It has been four days since I came back home from Penang. I came
back for one purpose actually which was to win the war after I lost in the last
battle that I had with that bitch. Anyway, things are different now. I'm not
fighting in any battle or war anymore. And yup, I'm giving up just like that.
But why? I sound so energetic and full with revenge in my previous post. Why
I'm giving up? First, when I came home four days ago, I thought (well, I
imagine in my head actually) that my family will give me a full support and
perhaps a hug that I really needed (who I'm kidding). In reality, they didn't
give a damn at all. Not even a word. To make it worse, they made a joke of me
(why I'm not surprised). For a moment, I forgot that I have lived with my
emotionless siblings for twenty-six years. Seriously, what did I expect? A hug?
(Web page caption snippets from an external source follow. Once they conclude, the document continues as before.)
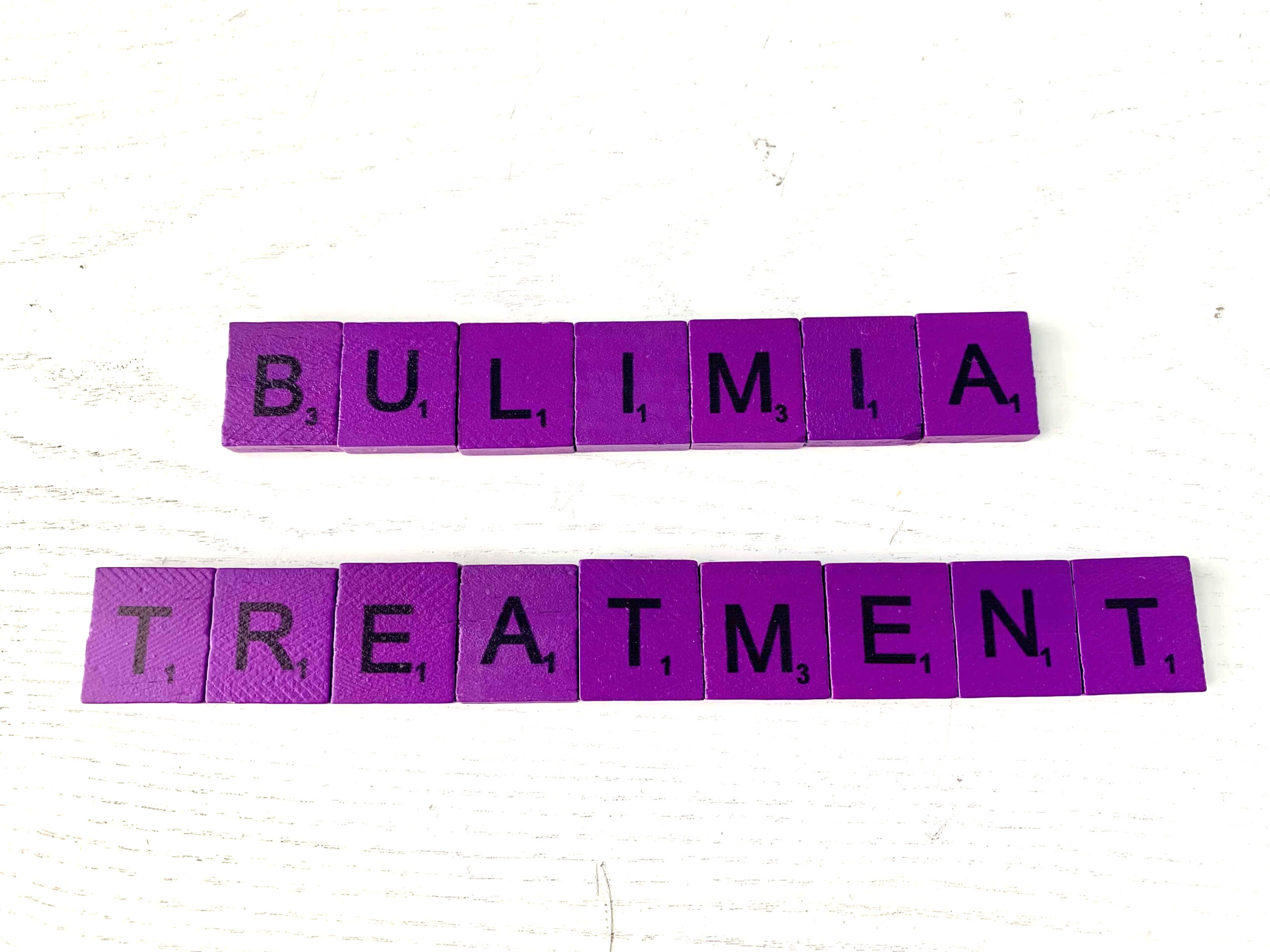 Bulimia Treatment in Los Angeles, CA [Image description: purple scrabble tiles spelling "Bulimia Treatment"]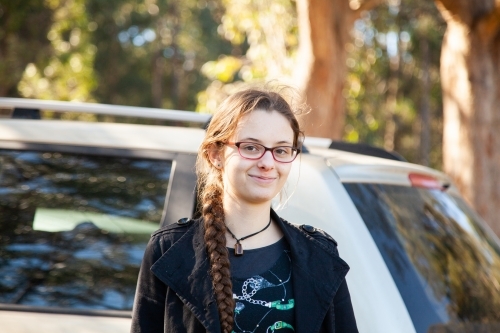 Happy young person standing beside car smiling - Australian Stock Image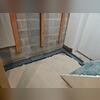 Our WaterGuard System rests in a bed of drainage stone and sits on top of the foundation footing. This is so it is out of the "mud zone" where it can become clogged with dirt or debris.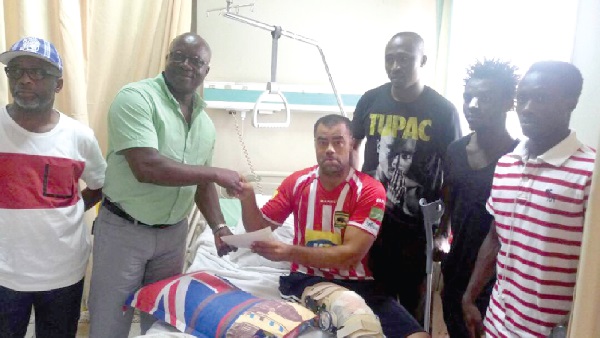 Coach Polack (on bed) receiving the cheques from the former Kotoko board member Coach Polack (on bed) receiving the cheques from the former Kotoko board member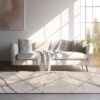 Modern living room with stylish sofa and rug.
Really? Since I was all alone in this war and the only people that support me
behind my back were 2-3 of my friends, therefore I thought it's for the best if
I just gave up instead of fighting back. It made me think that sometimes it's
not about things that we lost; like in my case I had lost some money, times,
anger and rationality, and winning a fight or an argument. It's about who will
always be by your side, people that have your back and how strong are you as a
person. Giving up in a war that's not worth your fight or times does not mean
you're a weak, coward or quitter. Sometimes it is better to just let it go and
start fresh and made your mistakes as a lesson in this life.